The Fab Four
It was 50(ish) years ago today that Sgt. Pepper taught the band to play, but this month the latest reverberations of Sgt. Pepper’s Lonely Hearts Club Band are hitting Boston: Pepperland, where a splendid time is guaranteed for all. Co-commissioned by the city of Liverpool in 2017 for the golden anniversary of the landmark album—and visiting the Shubert with a little help from Celebrity Series of Boston—this Mark Morris Dance Group production brings the record’s kaleidoscope aesthetic to life.
What’s on the bill? Dancing like “you’ve never seen before,” says choreographer Mark Morris, as well as moments of whimsy befitting the Beatles. And thanks to Elizabeth Kurtzman’s straight-outta-1967 costumes and Ethan Iverson’s score—featuring both Sgt. Pepper tracks and original compositions—Pepperland truly feels like a trip down memory lane. All you have to do is sit back and let the evening go. —Maria Vital
February 8-10, Shubert Theatre, 866-348-9738, bochcenter.org.
“Nature’s Nation: American Art and Environment”
If you drew a line from the American landscape painters of yesteryear to today’s environmental movement, what would it look like? Something like PEM’s newest exhibition. Through more than 100 works from the likes of Albert Bierstadt, Georgia O’Keeffe, and Jaune Quick-to-See Smith, this show traces the arc from wonder to worry as the natural world around us has changed.
February 2-May 5, Peabody Essex Museum, 978-745-9500, pem.org.
“Frida Kahlo and Arte Popular”
The color. The agony. The wildlife. The eyebrow. That’s right, folks—it’s Frida time. This month brings the MFA’s first-ever exhibition on the singular artist: a collection of Kahlo’s paintings alongside arte popular, traditional Mexican folk art that influenced her work. This retrospective tips a floral headpiece to the icons (and textiles and ceramics) behind the icon.
February 27-June 16, Museum of Fine Arts, 617-267-9300, mfa.org.
The Age of Light
Paris, 1929. Real-life model turned photog Lee Miller has just arrived in the city—and fallen in with the famous surrealist Man Ray. This debut from Arlington’s Whitney Scharer vividly imagines Miller’s quest to escape Ray’s shadow, painting what Pushcart Prize winner Celeste Ng calls a “mesmerizing portrait of a woman’s self-transformation from muse into artist.”

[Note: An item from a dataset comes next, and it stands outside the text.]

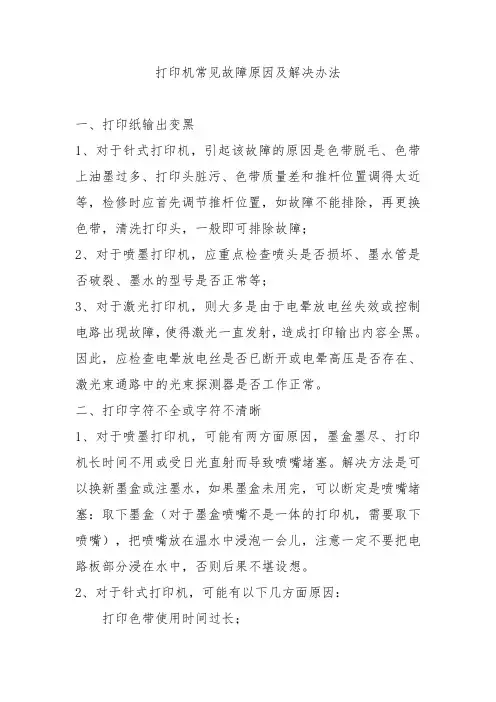 打印机常见故障及排除方法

Out February 5, $28, Little, Brown and Company.
School of Rock: The Musical
Today’s assignment? Haul some ass over to the Boston Opera House to see School of Rock get the Broadway treatment. With 14 new songs (courtesy of Andrew Lloyd Webber) added to all the favorites from the film, School of Rock: The Musical hits every note you want it to, and then some.
February 12-24, Boston Opera House, 866-523-7469, boston.broadway.com.
Spamilton: An American Parody
Didn’t win the lottery for $10 Hamilton tickets? You still have a shot—albeit at a show that’s more South Park than South Lawn. Adding to the canon of great parodies starting with “spam,” this spoof of Lin-Manuel Miranda’s megahit delightfully skewers both the musical and its multihyphenate creator.
February 12-March 10, Calderwood Pavilion at the Boston Center for the Arts, 617-266-0800, huntingtontheatre.org.
Former Brit wunderkinds the Kooks are back with their latest album, Let’s Go Sunshine. Known for aughts-era hits such as “Ooh La” and “Naïve,” the fourpiece’s new venture promises a more mature sound without skimping on the bad-boys-from-Brighton swagger that first landed them on the scene. Shine, shine, shine on, lads.
February 26, Orpheum Theatre, 800-745-3000, crossroadspresents.com.